With my background in education, the sharing of stories, often in multi-arts projects, has been a large part of my working life since leaving the coastguard service to work full-time in the arts. Though I now have to allow enough time for writing extended works of prose, I have been happy to provide outreach for an Lanntair exhibitions, and for festivals such as Skye Book Festival.

From Joan Michael, on the literary tent at Loopalloo festival:

‘Thank you so much for your great contribution to our first ever literary tent. We have had excellent feedback from audience members. One particular comment I got about your storytelling was “he just draws you right in and it’s as if you are the only person there.”’

  ‘Voyage is a superbly crafted storytelling experience in which narrative, song, music and evocative visuals all combine to draw us into the storytelling magic…. the perfect launch for the Scottish International Storytelling Festival 2013’,

Donald Smith, Festival Director

Settle Stories                        (festival bulletin)

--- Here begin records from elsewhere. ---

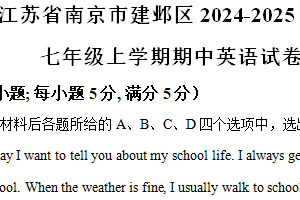 江苏省南京市建邺区2024-2025学年七年级上学期期中考试英语试卷（含解析）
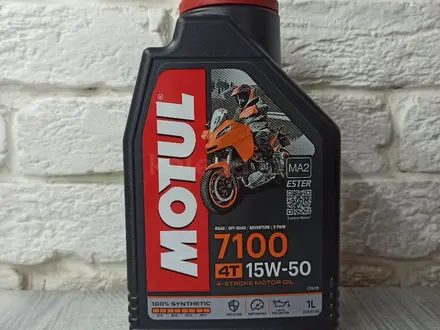 Масла для мотоциклов и скутеров, Motul Франция за 5 700 тг. в Алматы – фото 13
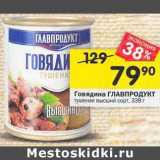 Магазин:Перекрёсток,Скидка:Говядина Главпродукт тушеная высший сорт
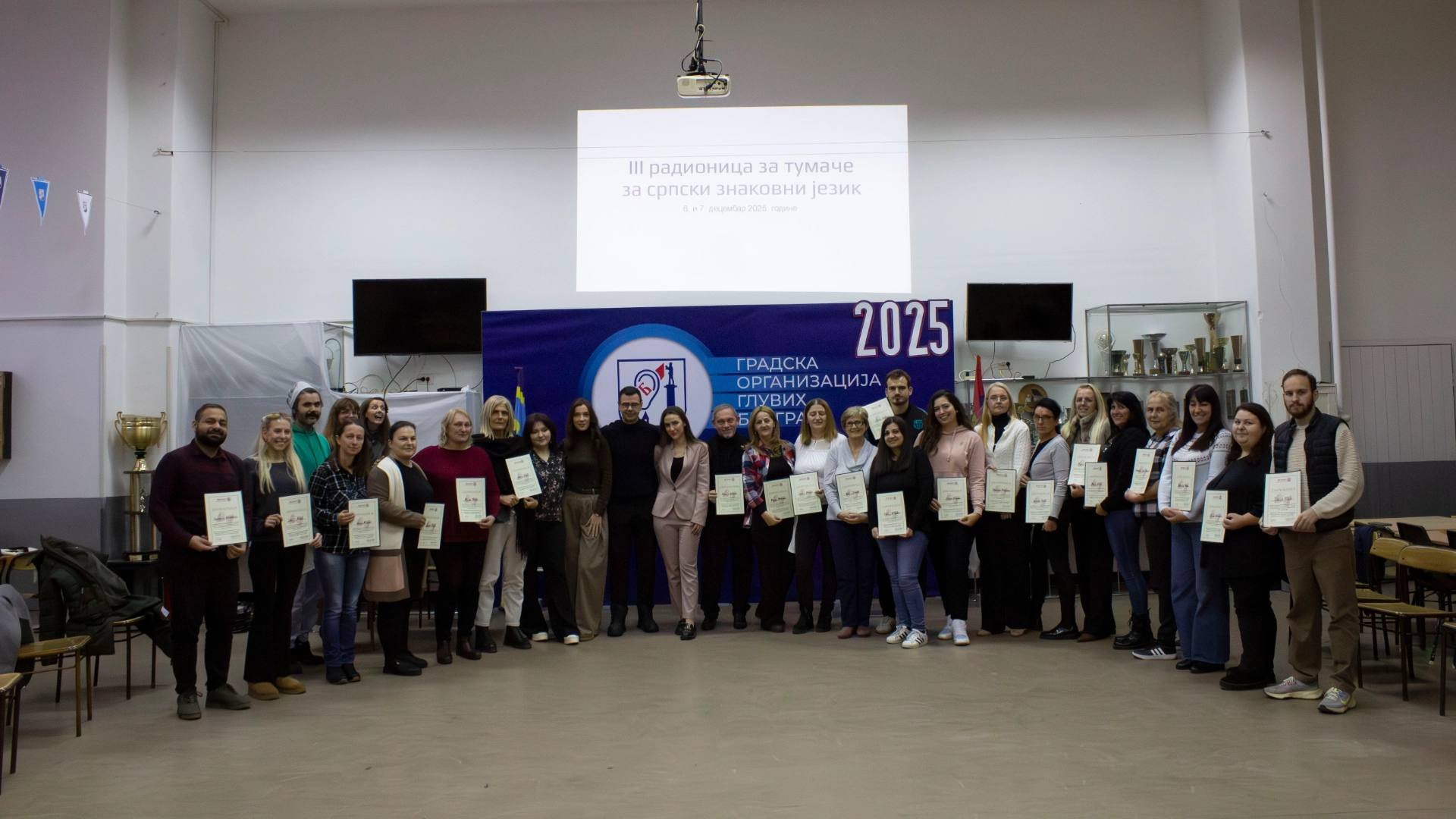 ucesnici projekta i hear you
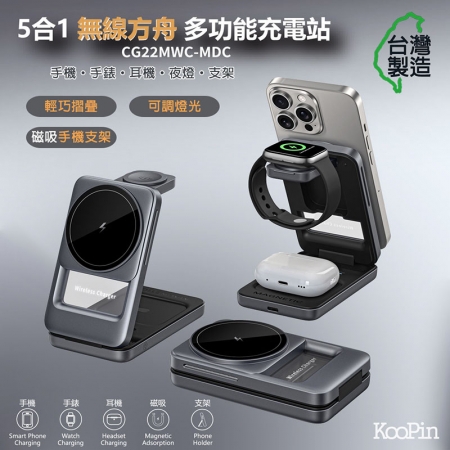 KooPin 台灣製造 22W 5合1折疊磁吸無線充電座（手機/手錶/耳機）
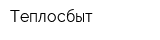 Теплосбыт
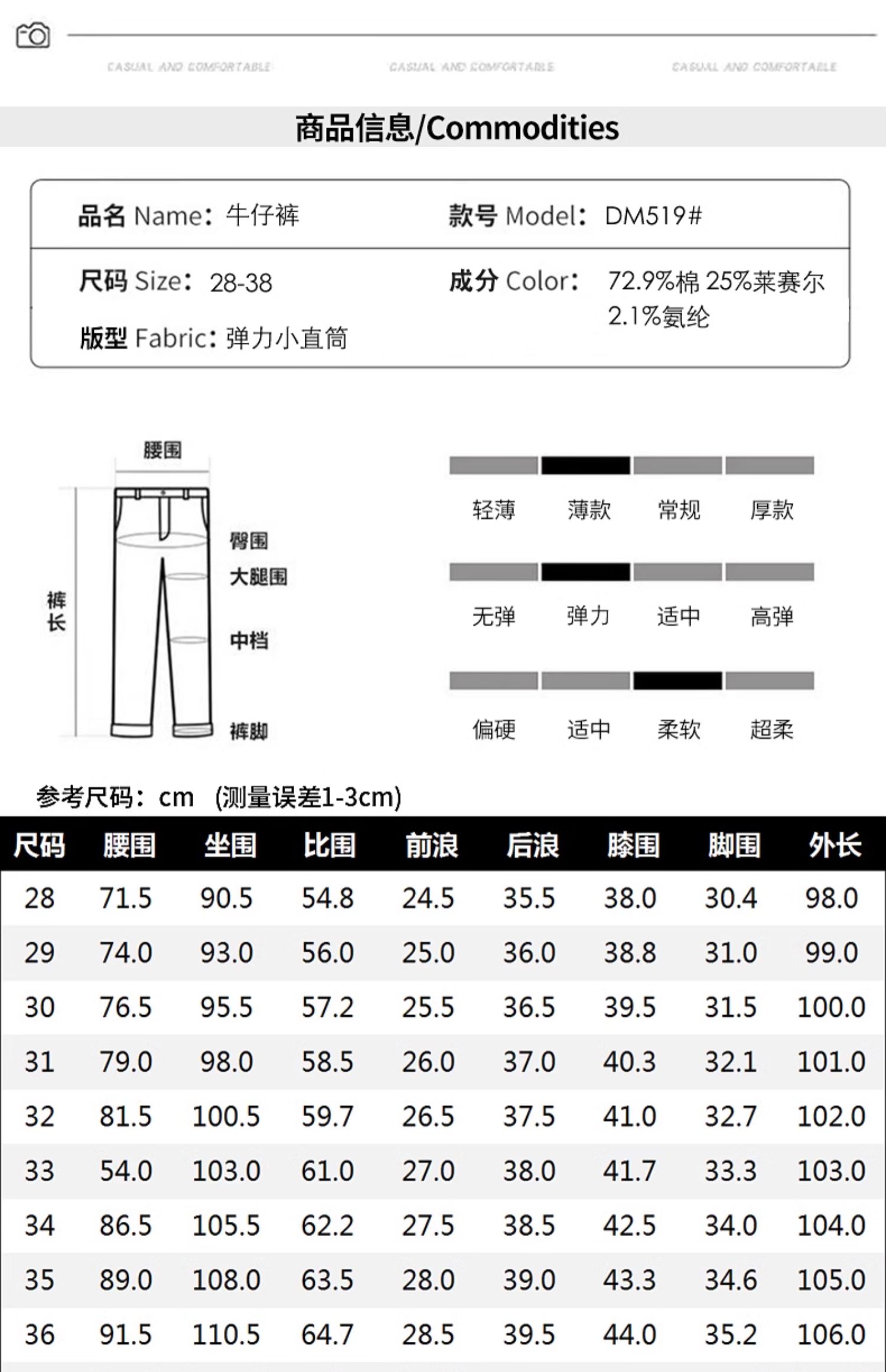 C3895 1220K QUẦN NAM AIMREAG DÁNG ÔM BODY GỢI CẢM SEXY THỜI TRANG NAM JEAN BÒ G04 SẢN PHẨM MỚI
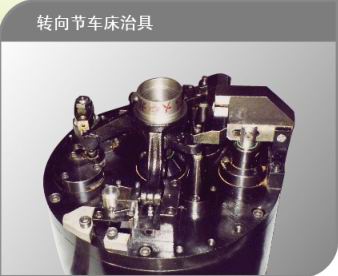 转向节车床治具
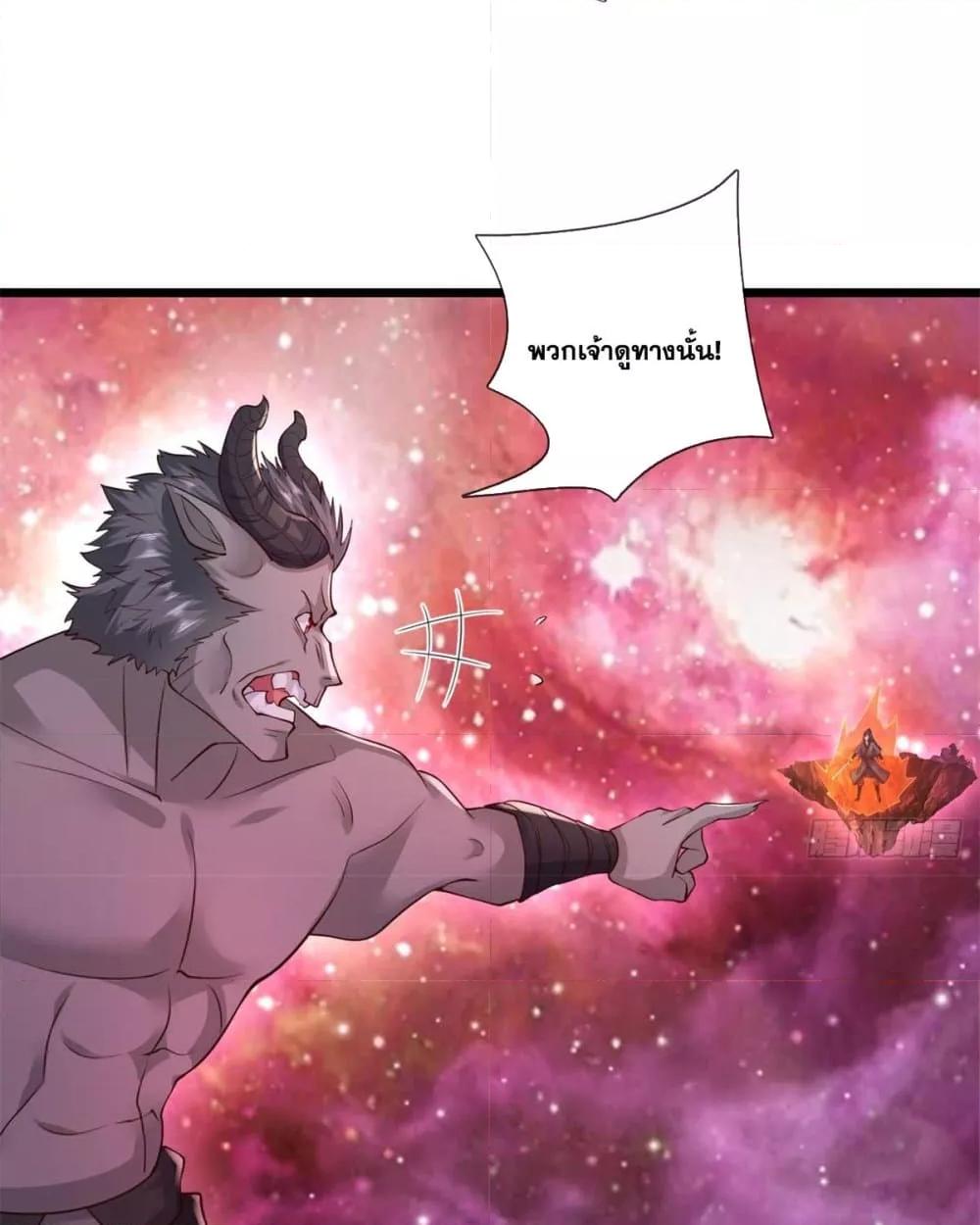 I Can Become A Sword God 207 04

            This was truly an incredible journey bringing storytelling into the 21st century with style, mixing traditional tales and techniques with modern technology to great effect. Pivotal to the experience are the incredible images of Christine Morrison which are projected as a backdrop for the performers but are in themselves integral to the whole feel of the performance as they capture the varying moods of the central character in all the tales: the sea.  The stark monochrome accompaniment to tales of  drownings in the western isles gives way to startlingly bright colour for the lively re-telling of Homer’s Odyssey and the evocative image of the four birds swooping low over the waters will stay with the viewer for days.